* OPDRACHT A:
Som elke regel uit de rijen op waarin het woord "white" voorkomt, en neem die regels woordelijk over.

* GEGEVEN TEKST:
-=-=-
Onlangs verscheen het bericht op de website van de Rijksoverheid dat lachgas vanaf 1 januari 2023 op Lijst II van de Opiumwet komt. Dit betekent dat het per die datum onder andere verboden is lachgas te verwerken, te verkopen, af te leveren, te verstrekken of te vervoeren.[1] Bovendien is het vanaf volgend jaar ook verboden om lachgas “aanwezig te hebben”.[2] De wetgever heeft op dit verbod een uitzondering gemaakt voor het gebruik van lachgas voor technische doeleinden (zoals in de auto-industrie) en als voedingsadditief (denk aan de slagroompatronen). In dit artikel bespreken wij de gevolgen van de plaatsing van lachgas op Lijst II van de Opiumwet voor de huurrechtpraktijk.
Lachgas per 1 januari 2023 op Lijst II van de Opiumwet
De huidige situatie tot 1 januari 2023
In 2019 schreven wij twee artikelen over lachgas. Aanleiding van het eerste artikel – waarin wij de opslag van lachgas in woningen en de gevaren daarvan beschreven – was de toename van het recreatief gebruik van lachgas in Nederland. Enkele maanden later bespraken wij één van de eerste huurrechtelijke procedures waarin lachgas een rol speelde. In die procedure oordeelde de kantonrechter in kort geding dat de huurder zijn woning moest verlaten.
Na deze uitspraak van de rechtbank Midden-Nederland van 9 oktober 2019 volgden meerdere juridische procedures over lachgas(gebruik) in en vanuit huurwoningen. Ter illustratie verwijzen wij naar een uitspraak van de rechtbank Gelderland op 15 januari 2021 waarin een huurovereenkomst met een huurder is ontbonden in verband met de aanwezigheid van 139 liter lachgas in een huurwoning.
Duidelijk is dat de aanwezigheid van-, de handel in- en het gebruik van lachgas in en rondom huurwoningen kan leiden tot een beëindiging van een huurrelatie.
-=-=-
* OPDRACHT B:
Noem alle handelingen met lachgas die volgens de tekst over lachgas en de Opiumwet vanaf 1 januari 2023 verboden zijn.
-=-=-
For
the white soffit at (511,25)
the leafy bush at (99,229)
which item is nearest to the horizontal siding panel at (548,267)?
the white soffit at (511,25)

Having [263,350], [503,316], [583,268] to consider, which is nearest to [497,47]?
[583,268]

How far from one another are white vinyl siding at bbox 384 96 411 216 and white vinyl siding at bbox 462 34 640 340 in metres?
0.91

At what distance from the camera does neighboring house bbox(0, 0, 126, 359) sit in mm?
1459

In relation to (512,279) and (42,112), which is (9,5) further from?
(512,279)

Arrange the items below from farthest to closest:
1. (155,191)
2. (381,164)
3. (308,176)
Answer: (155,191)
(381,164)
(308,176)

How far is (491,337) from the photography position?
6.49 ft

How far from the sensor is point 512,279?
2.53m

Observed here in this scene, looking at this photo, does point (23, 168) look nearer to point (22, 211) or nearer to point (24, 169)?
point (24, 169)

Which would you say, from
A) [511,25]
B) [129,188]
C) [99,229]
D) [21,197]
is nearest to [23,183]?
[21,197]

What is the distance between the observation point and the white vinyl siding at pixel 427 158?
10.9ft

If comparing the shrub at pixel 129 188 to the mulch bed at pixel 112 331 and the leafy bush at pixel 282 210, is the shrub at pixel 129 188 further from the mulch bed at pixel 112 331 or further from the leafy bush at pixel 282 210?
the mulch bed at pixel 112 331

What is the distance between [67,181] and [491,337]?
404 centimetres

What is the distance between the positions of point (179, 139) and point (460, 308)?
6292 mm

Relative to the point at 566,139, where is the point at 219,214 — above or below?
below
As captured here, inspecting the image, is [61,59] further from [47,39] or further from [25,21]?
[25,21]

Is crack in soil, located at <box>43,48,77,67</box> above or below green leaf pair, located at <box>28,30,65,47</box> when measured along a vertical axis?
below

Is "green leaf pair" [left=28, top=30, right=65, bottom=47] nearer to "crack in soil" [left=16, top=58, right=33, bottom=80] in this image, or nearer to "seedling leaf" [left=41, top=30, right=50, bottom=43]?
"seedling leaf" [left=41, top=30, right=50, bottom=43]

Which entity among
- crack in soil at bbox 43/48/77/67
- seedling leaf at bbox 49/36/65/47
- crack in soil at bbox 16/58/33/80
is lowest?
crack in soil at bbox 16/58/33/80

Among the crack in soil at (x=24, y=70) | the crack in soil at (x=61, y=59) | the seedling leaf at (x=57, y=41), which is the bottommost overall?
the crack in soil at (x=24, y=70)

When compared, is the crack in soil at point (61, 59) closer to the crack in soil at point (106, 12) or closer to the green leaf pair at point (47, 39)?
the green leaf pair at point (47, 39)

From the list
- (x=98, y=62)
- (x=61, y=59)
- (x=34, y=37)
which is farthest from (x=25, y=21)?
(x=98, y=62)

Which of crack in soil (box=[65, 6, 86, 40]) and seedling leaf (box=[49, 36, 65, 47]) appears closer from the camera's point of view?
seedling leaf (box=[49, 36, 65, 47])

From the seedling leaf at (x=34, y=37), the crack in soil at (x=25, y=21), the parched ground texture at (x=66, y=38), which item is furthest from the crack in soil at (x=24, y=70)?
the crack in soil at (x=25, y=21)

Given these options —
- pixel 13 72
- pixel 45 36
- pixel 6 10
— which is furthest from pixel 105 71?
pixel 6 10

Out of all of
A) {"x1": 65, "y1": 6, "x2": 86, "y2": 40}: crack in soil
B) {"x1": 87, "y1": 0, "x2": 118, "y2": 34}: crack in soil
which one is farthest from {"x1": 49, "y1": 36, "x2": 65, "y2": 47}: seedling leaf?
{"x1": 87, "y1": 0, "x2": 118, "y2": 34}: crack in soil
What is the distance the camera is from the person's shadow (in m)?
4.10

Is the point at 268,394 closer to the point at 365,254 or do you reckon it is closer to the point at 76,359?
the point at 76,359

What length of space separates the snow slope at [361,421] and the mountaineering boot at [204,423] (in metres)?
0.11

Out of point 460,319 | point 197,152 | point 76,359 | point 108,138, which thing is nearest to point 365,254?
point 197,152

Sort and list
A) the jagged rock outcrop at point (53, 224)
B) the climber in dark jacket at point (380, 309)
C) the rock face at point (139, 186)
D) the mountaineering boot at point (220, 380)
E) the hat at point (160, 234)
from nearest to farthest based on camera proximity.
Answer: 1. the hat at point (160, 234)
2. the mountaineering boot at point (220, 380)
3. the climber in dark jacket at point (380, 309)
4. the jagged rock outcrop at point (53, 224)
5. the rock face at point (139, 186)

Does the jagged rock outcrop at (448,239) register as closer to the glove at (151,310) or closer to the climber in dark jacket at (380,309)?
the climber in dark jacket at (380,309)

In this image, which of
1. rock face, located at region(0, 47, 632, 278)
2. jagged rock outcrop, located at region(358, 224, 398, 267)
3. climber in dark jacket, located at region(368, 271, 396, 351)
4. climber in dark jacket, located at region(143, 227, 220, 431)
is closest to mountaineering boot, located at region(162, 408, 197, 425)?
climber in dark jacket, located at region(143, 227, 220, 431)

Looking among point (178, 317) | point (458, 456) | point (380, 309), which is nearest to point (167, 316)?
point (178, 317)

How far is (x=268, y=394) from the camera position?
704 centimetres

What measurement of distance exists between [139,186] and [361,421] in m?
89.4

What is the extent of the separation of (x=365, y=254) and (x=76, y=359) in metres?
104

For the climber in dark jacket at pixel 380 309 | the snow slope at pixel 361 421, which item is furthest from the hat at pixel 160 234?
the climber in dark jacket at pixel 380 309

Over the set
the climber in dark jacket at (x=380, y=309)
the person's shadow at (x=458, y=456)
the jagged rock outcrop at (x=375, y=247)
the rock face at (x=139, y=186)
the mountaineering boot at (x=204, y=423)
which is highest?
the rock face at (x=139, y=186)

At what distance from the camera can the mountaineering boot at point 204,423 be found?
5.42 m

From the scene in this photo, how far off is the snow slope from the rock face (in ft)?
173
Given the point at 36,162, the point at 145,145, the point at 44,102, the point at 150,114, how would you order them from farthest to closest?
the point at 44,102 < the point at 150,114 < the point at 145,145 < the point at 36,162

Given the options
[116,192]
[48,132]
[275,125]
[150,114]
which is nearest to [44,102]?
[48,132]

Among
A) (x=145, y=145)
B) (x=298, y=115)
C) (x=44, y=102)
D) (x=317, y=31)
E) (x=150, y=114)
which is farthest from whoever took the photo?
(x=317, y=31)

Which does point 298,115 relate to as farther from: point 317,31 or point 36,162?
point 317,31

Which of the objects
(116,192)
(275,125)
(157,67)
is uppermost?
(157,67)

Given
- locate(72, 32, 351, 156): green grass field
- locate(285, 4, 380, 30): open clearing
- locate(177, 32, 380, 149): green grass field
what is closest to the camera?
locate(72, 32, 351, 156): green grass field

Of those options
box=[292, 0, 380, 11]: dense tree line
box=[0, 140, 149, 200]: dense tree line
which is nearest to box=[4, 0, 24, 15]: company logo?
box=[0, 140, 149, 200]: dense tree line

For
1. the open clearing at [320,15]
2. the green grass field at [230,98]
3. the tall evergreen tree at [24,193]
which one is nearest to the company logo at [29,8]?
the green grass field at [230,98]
-=-=-
* UITGEWERKT ANTWOORD A:
the white soffit at (511,25)
the white soffit at (511,25)
How far from one another are white vinyl siding at bbox 384 96 411 216 and white vinyl siding at bbox 462 34 640 340 in metres?
What is the distance between the observation point and the white vinyl siding at pixel 427 158?

* UITGEWERKT ANTWOORD B:
- verwerken
- verkopen
- afleveren
- verstrekken
- vervoeren
- aanwezig hebben